● **Collected data**:
((
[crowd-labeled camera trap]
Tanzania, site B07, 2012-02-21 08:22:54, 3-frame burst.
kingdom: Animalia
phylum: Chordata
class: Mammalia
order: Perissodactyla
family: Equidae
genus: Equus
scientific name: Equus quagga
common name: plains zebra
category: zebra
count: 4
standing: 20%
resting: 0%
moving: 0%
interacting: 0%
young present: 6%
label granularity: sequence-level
))
● **Task directions**: Please return every entry exactly as it appears.

● **Solution**:
[crowd-labeled camera trap]
Tanzania, site B07, 2012-02-21 08:22:54, 3-frame burst.
kingdom: Animalia
phylum: Chordata
class: Mammalia
order: Perissodactyla
family: Equidae
genus: Equus
scientific name: Equus quagga
common name: plains zebra
category: zebra
count: 4
standing: 20%
resting: 0%
moving: 0%
interacting: 0%
young present: 6%
label granularity: sequence-level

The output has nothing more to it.